## [Exercise tasks]
• a. In the anomaly detection evaluation text, what ratio was used to split the data subset into train, validation, and test sets?
• b. Name every abbreviation that the anomaly detection evaluation text spells out, along with its expansion.
• c. Reproduce the anomaly detection evaluation text word for word from "As can be seen" to "taken into account.".

## [Page]
For the evaluation purpose, we have used the AUC ROC metric based on the MSE reconstruction error and KDE plot of MSE reconstruction errors, since these are independent of detection threshold selection. These indications are used for comparison of detection capabilities of detectors for Scenario 1 and Scenario 3 (described in Table 1), as well as for pure anomaly detection(clustered and non clustered form) vs. hybrid anomaly detection.

The results are provided in the form of ROC (receiver operating characteristic) and KDE (kernel density estimation) plots based on the MSE reconstruction error. ROC illustrates how the false positive rate increases when the true positive rate increases (higher true positive rate with lower false positive rate is better, i.e., ideally, the curve would reach 1.0 true positive rate while false positive rate remains at 0.0). AUC (area under the ROC curve) is indicating the performance (higher is better, 1.0 is the ideal performance). KDE plot represents estimated distribution of reconstruction errors for background (blue curve) and anomalies (orange curve). The anomaly detection performance is related to how well the curves are visually separable. Overlap means that no reconstruction error threshold is able to differentiate the two (can however trade-off between false positives and false negatives).

Due to the “big data” nature of the crafted dataset (see Section 2) and resource-intensive processes, we are not able yet to evaluate the proposed anomaly detection using all data in time. We chose subset of dataset to do evaluation and training, in more detail we chose three selected hours as a compromise between the time needed for processing and quality of output. . This subset has been pseudo-randomly shuffled and split into train, validation, and test sets, with a ratio of 85:5:10, respectively. To ilustrate volume of data table Table 5 is provided.

Sample type	scenario 1 train	scenario 1 validation	scenario 1 test	scenario 3 train	scenario 3 validation	scenario 3 test
ALL ATTACKS	7,300,942	419,280	842,177	3,776,251	216,692	435,834
ALL SAMPLES	151,538,503	8,710,196	17,509,177	94,659,600	5,441,871	10,937,778

Table 5: volume of attack labels vs all samples for train, validation and testing for scenario 1 and 3

Train split was used for training of autoencoder-based detectors as well as for training of classification-based filters. Validation split was used for the validation step during autoencoder training as well as for tuning detection thresholds. For the purpose of training classifiers, samples from train split were pseudo-randomly sampled and balanced. Test split was used for evaluation only.

As can be seen from ALL ATTACKS and ALL SAMPLES row of Table 5, the Scenario 3 contains due to packet sampling a lower number of flow records (samples). It contains only about a half of the number of attack-labeled flow records of Scenario 1 and by approximately 40% fewer samples in total, so detection performance in Scenario 3 can hardly outreach performance in Scenario 1 if all communication is taken into account.

## [Excerpted data]
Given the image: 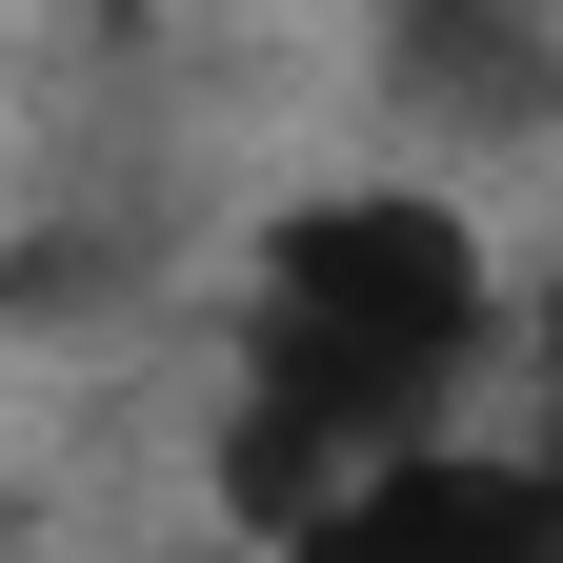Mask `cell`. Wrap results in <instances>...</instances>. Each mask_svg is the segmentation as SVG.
Segmentation results:
<instances>
[{"mask_svg": "<svg viewBox=\"0 0 563 563\" xmlns=\"http://www.w3.org/2000/svg\"><path fill=\"white\" fill-rule=\"evenodd\" d=\"M483 342V242L443 222V201H302V222L262 242V383L342 422V443H422V402H443V363Z\"/></svg>", "mask_w": 563, "mask_h": 563, "instance_id": "6da1fadb", "label": "cell"}, {"mask_svg": "<svg viewBox=\"0 0 563 563\" xmlns=\"http://www.w3.org/2000/svg\"><path fill=\"white\" fill-rule=\"evenodd\" d=\"M282 563H563V463H483V443H383Z\"/></svg>", "mask_w": 563, "mask_h": 563, "instance_id": "7a4b0ae2", "label": "cell"}, {"mask_svg": "<svg viewBox=\"0 0 563 563\" xmlns=\"http://www.w3.org/2000/svg\"><path fill=\"white\" fill-rule=\"evenodd\" d=\"M383 41H402V81L443 101V121H483V141L563 121V41L523 21V0H383Z\"/></svg>", "mask_w": 563, "mask_h": 563, "instance_id": "3957f363", "label": "cell"}, {"mask_svg": "<svg viewBox=\"0 0 563 563\" xmlns=\"http://www.w3.org/2000/svg\"><path fill=\"white\" fill-rule=\"evenodd\" d=\"M342 483H363V443H342V422H302L282 383H242V422H222V504H242L262 543H302Z\"/></svg>", "mask_w": 563, "mask_h": 563, "instance_id": "277c9868", "label": "cell"}]
</instances>
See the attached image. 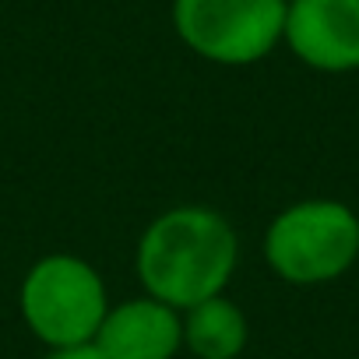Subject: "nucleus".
<instances>
[{
    "mask_svg": "<svg viewBox=\"0 0 359 359\" xmlns=\"http://www.w3.org/2000/svg\"><path fill=\"white\" fill-rule=\"evenodd\" d=\"M240 264V236L233 222L208 205H176L155 215L134 250V275L144 296L191 310L222 296Z\"/></svg>",
    "mask_w": 359,
    "mask_h": 359,
    "instance_id": "obj_1",
    "label": "nucleus"
},
{
    "mask_svg": "<svg viewBox=\"0 0 359 359\" xmlns=\"http://www.w3.org/2000/svg\"><path fill=\"white\" fill-rule=\"evenodd\" d=\"M264 261L289 285H327L359 261V215L334 198L282 208L264 229Z\"/></svg>",
    "mask_w": 359,
    "mask_h": 359,
    "instance_id": "obj_2",
    "label": "nucleus"
},
{
    "mask_svg": "<svg viewBox=\"0 0 359 359\" xmlns=\"http://www.w3.org/2000/svg\"><path fill=\"white\" fill-rule=\"evenodd\" d=\"M18 310L25 327L53 352L92 345L102 317L109 310V292L95 264L78 254L57 250L39 257L22 285H18Z\"/></svg>",
    "mask_w": 359,
    "mask_h": 359,
    "instance_id": "obj_3",
    "label": "nucleus"
},
{
    "mask_svg": "<svg viewBox=\"0 0 359 359\" xmlns=\"http://www.w3.org/2000/svg\"><path fill=\"white\" fill-rule=\"evenodd\" d=\"M169 18L194 57L222 67H250L278 50L285 0H172Z\"/></svg>",
    "mask_w": 359,
    "mask_h": 359,
    "instance_id": "obj_4",
    "label": "nucleus"
},
{
    "mask_svg": "<svg viewBox=\"0 0 359 359\" xmlns=\"http://www.w3.org/2000/svg\"><path fill=\"white\" fill-rule=\"evenodd\" d=\"M282 43L320 74L359 71V0H285Z\"/></svg>",
    "mask_w": 359,
    "mask_h": 359,
    "instance_id": "obj_5",
    "label": "nucleus"
},
{
    "mask_svg": "<svg viewBox=\"0 0 359 359\" xmlns=\"http://www.w3.org/2000/svg\"><path fill=\"white\" fill-rule=\"evenodd\" d=\"M92 345L106 359H176L184 348V313L144 292L109 303Z\"/></svg>",
    "mask_w": 359,
    "mask_h": 359,
    "instance_id": "obj_6",
    "label": "nucleus"
},
{
    "mask_svg": "<svg viewBox=\"0 0 359 359\" xmlns=\"http://www.w3.org/2000/svg\"><path fill=\"white\" fill-rule=\"evenodd\" d=\"M247 341V313L226 292L184 310V348L194 359H240Z\"/></svg>",
    "mask_w": 359,
    "mask_h": 359,
    "instance_id": "obj_7",
    "label": "nucleus"
},
{
    "mask_svg": "<svg viewBox=\"0 0 359 359\" xmlns=\"http://www.w3.org/2000/svg\"><path fill=\"white\" fill-rule=\"evenodd\" d=\"M46 359H106L95 345H74V348H53Z\"/></svg>",
    "mask_w": 359,
    "mask_h": 359,
    "instance_id": "obj_8",
    "label": "nucleus"
}]
</instances>
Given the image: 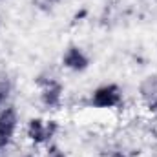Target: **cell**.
<instances>
[{
  "label": "cell",
  "instance_id": "52a82bcc",
  "mask_svg": "<svg viewBox=\"0 0 157 157\" xmlns=\"http://www.w3.org/2000/svg\"><path fill=\"white\" fill-rule=\"evenodd\" d=\"M9 91H11V84H9V80H0V110L7 106Z\"/></svg>",
  "mask_w": 157,
  "mask_h": 157
},
{
  "label": "cell",
  "instance_id": "4fadbf2b",
  "mask_svg": "<svg viewBox=\"0 0 157 157\" xmlns=\"http://www.w3.org/2000/svg\"><path fill=\"white\" fill-rule=\"evenodd\" d=\"M24 157H35V155L33 154H28V155H24Z\"/></svg>",
  "mask_w": 157,
  "mask_h": 157
},
{
  "label": "cell",
  "instance_id": "277c9868",
  "mask_svg": "<svg viewBox=\"0 0 157 157\" xmlns=\"http://www.w3.org/2000/svg\"><path fill=\"white\" fill-rule=\"evenodd\" d=\"M60 62H62V66H64L66 70L75 71V73L86 71V70L90 68V64H91V60H90V57L86 55V51H84L80 46H75V44H71V46H68V48L64 49Z\"/></svg>",
  "mask_w": 157,
  "mask_h": 157
},
{
  "label": "cell",
  "instance_id": "ba28073f",
  "mask_svg": "<svg viewBox=\"0 0 157 157\" xmlns=\"http://www.w3.org/2000/svg\"><path fill=\"white\" fill-rule=\"evenodd\" d=\"M46 157H66V154L57 146V144H51L49 148H48V154H46Z\"/></svg>",
  "mask_w": 157,
  "mask_h": 157
},
{
  "label": "cell",
  "instance_id": "7c38bea8",
  "mask_svg": "<svg viewBox=\"0 0 157 157\" xmlns=\"http://www.w3.org/2000/svg\"><path fill=\"white\" fill-rule=\"evenodd\" d=\"M86 15H88V11H86V9H82V11H80V13H77V15H75V18H84V17H86Z\"/></svg>",
  "mask_w": 157,
  "mask_h": 157
},
{
  "label": "cell",
  "instance_id": "8fae6325",
  "mask_svg": "<svg viewBox=\"0 0 157 157\" xmlns=\"http://www.w3.org/2000/svg\"><path fill=\"white\" fill-rule=\"evenodd\" d=\"M6 146H7V143H6V139H4V135H2V132H0V150L6 148Z\"/></svg>",
  "mask_w": 157,
  "mask_h": 157
},
{
  "label": "cell",
  "instance_id": "3957f363",
  "mask_svg": "<svg viewBox=\"0 0 157 157\" xmlns=\"http://www.w3.org/2000/svg\"><path fill=\"white\" fill-rule=\"evenodd\" d=\"M40 104L48 110H57L62 104L64 86L59 78H46L40 82Z\"/></svg>",
  "mask_w": 157,
  "mask_h": 157
},
{
  "label": "cell",
  "instance_id": "7a4b0ae2",
  "mask_svg": "<svg viewBox=\"0 0 157 157\" xmlns=\"http://www.w3.org/2000/svg\"><path fill=\"white\" fill-rule=\"evenodd\" d=\"M90 102L93 108H99V110H112V108H117L122 104V90L119 84H102L99 88H95L91 91V97H90Z\"/></svg>",
  "mask_w": 157,
  "mask_h": 157
},
{
  "label": "cell",
  "instance_id": "30bf717a",
  "mask_svg": "<svg viewBox=\"0 0 157 157\" xmlns=\"http://www.w3.org/2000/svg\"><path fill=\"white\" fill-rule=\"evenodd\" d=\"M42 2H44V6H48V7H53V6L60 4V0H42Z\"/></svg>",
  "mask_w": 157,
  "mask_h": 157
},
{
  "label": "cell",
  "instance_id": "9c48e42d",
  "mask_svg": "<svg viewBox=\"0 0 157 157\" xmlns=\"http://www.w3.org/2000/svg\"><path fill=\"white\" fill-rule=\"evenodd\" d=\"M148 110H150V112H154V113H157V97L150 102V104H148Z\"/></svg>",
  "mask_w": 157,
  "mask_h": 157
},
{
  "label": "cell",
  "instance_id": "5b68a950",
  "mask_svg": "<svg viewBox=\"0 0 157 157\" xmlns=\"http://www.w3.org/2000/svg\"><path fill=\"white\" fill-rule=\"evenodd\" d=\"M18 128V112L15 110V106H6L0 110V132L6 139V143L9 144L17 133Z\"/></svg>",
  "mask_w": 157,
  "mask_h": 157
},
{
  "label": "cell",
  "instance_id": "6da1fadb",
  "mask_svg": "<svg viewBox=\"0 0 157 157\" xmlns=\"http://www.w3.org/2000/svg\"><path fill=\"white\" fill-rule=\"evenodd\" d=\"M57 132H59V122L57 121H44L40 117L29 119L28 126H26V137L35 146L49 143L55 137Z\"/></svg>",
  "mask_w": 157,
  "mask_h": 157
},
{
  "label": "cell",
  "instance_id": "8992f818",
  "mask_svg": "<svg viewBox=\"0 0 157 157\" xmlns=\"http://www.w3.org/2000/svg\"><path fill=\"white\" fill-rule=\"evenodd\" d=\"M141 95L146 101V104H150L157 97V77H146L141 84Z\"/></svg>",
  "mask_w": 157,
  "mask_h": 157
}]
</instances>
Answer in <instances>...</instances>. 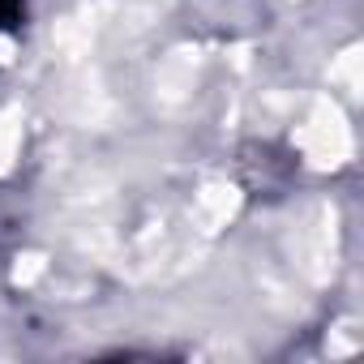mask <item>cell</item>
Instances as JSON below:
<instances>
[{
    "mask_svg": "<svg viewBox=\"0 0 364 364\" xmlns=\"http://www.w3.org/2000/svg\"><path fill=\"white\" fill-rule=\"evenodd\" d=\"M22 0H0V35H14L22 26Z\"/></svg>",
    "mask_w": 364,
    "mask_h": 364,
    "instance_id": "6da1fadb",
    "label": "cell"
}]
</instances>
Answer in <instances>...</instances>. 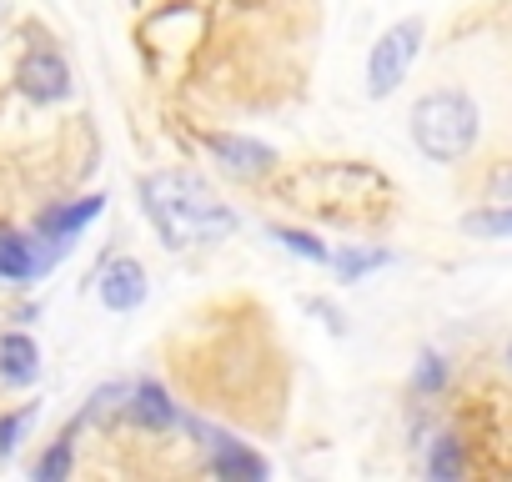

## [Solutions to the problems]
• a. 85:5:10

• b.
- ROC: receiver operating characteristic
- KDE: kernel density estimation
- AUC: area under the ROC curve

• c.
As can be seen from ALL ATTACKS and ALL SAMPLES row of Table 5, the Scenario 3 contains due to packet sampling a lower number of flow records (samples). It contains only about a half of the number of attack-labeled flow records of Scenario 1 and by approximately 40% fewer samples in total, so detection performance in Scenario 3 can hardly outreach performance in Scenario 1 if all communication is taken into account.